> TASK PROMPT
Starting at the line that contains "What is the spatial", print every remaining line of the entries, unchanged, and output nothing more.

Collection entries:
►

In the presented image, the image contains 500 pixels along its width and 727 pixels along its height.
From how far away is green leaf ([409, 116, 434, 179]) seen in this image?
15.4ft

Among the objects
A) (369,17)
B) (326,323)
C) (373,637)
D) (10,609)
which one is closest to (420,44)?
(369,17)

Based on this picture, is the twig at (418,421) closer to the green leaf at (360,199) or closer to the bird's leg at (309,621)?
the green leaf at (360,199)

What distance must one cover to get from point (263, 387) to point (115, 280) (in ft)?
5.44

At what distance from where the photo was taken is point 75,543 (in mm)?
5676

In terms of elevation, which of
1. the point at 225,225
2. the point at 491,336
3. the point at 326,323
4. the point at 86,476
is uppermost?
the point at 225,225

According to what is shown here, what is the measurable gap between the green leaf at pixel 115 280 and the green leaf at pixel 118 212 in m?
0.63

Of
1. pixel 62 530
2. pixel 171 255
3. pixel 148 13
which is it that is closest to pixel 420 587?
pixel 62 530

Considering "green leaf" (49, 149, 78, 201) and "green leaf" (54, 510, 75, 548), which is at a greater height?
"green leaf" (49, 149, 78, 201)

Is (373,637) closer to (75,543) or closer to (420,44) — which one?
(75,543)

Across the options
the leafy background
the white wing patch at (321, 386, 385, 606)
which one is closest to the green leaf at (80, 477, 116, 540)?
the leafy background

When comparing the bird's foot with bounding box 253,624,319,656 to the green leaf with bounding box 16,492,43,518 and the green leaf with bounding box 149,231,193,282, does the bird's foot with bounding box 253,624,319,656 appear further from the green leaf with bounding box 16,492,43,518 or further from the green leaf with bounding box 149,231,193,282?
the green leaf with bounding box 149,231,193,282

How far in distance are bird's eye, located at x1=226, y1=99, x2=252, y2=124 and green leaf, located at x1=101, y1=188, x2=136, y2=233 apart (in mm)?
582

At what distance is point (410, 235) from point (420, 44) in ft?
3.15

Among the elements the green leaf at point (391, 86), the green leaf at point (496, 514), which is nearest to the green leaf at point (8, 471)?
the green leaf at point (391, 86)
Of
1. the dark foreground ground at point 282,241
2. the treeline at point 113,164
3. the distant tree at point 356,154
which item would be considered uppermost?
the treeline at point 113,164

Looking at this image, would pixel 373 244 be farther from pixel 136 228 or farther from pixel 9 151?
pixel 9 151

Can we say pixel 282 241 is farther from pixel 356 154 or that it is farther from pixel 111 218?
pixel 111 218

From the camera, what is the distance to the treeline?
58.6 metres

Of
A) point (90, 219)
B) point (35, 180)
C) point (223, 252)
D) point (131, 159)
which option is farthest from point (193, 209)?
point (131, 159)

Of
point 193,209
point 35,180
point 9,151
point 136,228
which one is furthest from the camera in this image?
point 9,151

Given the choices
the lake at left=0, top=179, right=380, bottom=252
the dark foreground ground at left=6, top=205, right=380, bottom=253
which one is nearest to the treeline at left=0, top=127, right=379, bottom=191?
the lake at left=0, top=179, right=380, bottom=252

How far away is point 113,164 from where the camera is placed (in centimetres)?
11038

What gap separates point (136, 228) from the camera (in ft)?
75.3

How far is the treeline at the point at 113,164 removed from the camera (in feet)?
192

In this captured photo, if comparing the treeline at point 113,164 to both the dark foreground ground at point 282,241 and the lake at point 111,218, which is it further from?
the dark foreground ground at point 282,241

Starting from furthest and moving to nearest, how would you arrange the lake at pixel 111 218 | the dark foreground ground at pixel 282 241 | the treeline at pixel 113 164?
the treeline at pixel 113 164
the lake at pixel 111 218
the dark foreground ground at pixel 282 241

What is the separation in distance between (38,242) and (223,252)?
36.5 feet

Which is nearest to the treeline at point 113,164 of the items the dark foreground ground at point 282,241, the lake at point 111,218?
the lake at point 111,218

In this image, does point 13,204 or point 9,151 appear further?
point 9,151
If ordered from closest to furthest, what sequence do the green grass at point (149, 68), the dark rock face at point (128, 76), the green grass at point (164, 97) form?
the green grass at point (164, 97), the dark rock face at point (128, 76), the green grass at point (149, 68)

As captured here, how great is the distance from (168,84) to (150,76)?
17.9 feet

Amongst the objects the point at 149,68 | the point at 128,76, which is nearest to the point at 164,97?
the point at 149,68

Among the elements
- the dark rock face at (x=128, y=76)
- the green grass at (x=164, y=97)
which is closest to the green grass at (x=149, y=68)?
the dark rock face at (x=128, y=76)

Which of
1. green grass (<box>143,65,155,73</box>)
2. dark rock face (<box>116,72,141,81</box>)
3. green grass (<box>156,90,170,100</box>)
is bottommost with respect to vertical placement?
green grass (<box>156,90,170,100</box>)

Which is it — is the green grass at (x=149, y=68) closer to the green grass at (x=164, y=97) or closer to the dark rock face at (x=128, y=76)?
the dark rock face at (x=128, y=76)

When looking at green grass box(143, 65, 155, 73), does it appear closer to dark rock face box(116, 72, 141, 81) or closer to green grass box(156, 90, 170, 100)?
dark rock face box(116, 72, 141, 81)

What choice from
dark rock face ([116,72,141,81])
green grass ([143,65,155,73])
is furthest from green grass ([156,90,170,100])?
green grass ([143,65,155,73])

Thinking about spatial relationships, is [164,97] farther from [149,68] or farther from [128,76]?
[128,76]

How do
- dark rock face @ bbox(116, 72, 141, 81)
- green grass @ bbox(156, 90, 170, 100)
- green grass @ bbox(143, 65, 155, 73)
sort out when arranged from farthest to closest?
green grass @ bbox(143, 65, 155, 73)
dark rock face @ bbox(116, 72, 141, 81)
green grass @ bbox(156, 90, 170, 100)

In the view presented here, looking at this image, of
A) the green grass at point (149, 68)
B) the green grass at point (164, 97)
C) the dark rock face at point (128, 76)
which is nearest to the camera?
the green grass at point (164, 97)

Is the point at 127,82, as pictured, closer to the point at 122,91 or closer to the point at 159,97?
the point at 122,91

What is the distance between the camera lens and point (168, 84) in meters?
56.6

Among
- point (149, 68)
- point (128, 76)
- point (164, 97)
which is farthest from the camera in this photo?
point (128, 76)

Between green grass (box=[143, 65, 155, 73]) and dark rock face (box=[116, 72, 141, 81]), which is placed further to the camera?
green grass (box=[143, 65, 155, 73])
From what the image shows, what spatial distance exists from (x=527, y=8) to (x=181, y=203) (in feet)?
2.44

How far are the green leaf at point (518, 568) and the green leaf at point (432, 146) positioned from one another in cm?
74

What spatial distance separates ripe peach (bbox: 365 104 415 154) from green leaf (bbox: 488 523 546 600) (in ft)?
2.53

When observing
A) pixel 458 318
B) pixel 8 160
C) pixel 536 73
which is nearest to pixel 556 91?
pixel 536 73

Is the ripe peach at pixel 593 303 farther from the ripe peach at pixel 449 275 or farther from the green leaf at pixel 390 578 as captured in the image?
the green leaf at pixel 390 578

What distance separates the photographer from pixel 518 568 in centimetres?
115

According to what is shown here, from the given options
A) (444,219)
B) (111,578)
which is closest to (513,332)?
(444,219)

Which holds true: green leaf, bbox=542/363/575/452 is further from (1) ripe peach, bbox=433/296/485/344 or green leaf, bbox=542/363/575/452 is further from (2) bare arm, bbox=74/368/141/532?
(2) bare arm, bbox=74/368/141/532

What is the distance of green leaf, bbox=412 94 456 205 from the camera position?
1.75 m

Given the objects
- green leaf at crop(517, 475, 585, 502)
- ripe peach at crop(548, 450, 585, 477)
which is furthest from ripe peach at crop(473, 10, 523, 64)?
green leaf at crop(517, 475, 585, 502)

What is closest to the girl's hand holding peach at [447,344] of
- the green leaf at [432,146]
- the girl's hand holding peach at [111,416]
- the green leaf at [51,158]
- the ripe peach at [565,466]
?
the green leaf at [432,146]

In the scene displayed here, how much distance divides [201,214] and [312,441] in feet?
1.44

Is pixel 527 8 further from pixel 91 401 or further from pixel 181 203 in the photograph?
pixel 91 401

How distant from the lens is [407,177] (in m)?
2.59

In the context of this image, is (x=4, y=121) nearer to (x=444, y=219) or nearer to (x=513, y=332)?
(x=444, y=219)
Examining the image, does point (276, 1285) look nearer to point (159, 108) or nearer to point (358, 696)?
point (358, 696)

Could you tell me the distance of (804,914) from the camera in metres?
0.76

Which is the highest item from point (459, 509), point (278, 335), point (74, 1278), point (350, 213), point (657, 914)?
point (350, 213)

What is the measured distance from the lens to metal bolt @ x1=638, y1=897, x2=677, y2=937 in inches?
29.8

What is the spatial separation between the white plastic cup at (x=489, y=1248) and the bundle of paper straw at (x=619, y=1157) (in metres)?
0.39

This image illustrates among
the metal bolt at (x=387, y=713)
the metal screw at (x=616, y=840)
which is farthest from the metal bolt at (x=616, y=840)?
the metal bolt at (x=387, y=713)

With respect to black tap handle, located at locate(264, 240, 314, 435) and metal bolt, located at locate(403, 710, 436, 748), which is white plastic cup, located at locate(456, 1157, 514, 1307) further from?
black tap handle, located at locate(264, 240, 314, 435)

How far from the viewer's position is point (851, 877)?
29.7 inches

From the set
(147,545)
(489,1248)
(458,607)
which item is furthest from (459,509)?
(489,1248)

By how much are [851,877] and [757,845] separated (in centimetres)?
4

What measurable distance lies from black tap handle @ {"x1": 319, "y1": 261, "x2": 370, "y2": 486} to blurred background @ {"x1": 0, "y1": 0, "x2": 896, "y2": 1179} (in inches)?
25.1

◄

> TASK SOLUTION
What is the spatial separation between the white plastic cup at (x=489, y=1248) and the bundle of paper straw at (x=619, y=1157) (in metres)?
0.39

This image illustrates among
the metal bolt at (x=387, y=713)
the metal screw at (x=616, y=840)
which is farthest from the metal bolt at (x=616, y=840)?
the metal bolt at (x=387, y=713)

With respect to black tap handle, located at locate(264, 240, 314, 435) and metal bolt, located at locate(403, 710, 436, 748), which is white plastic cup, located at locate(456, 1157, 514, 1307) further from?
black tap handle, located at locate(264, 240, 314, 435)

How far from the viewer's position is point (851, 877)?
29.7 inches

From the set
(147,545)
(489,1248)
(458,607)
which item is furthest from (459,509)?
(489,1248)

By how much are [851,877] and [757,845] separated (in centimetres)?
4

What measurable distance lies from black tap handle @ {"x1": 319, "y1": 261, "x2": 370, "y2": 486} to blurred background @ {"x1": 0, "y1": 0, "x2": 896, "y2": 1179} (in inches)?
25.1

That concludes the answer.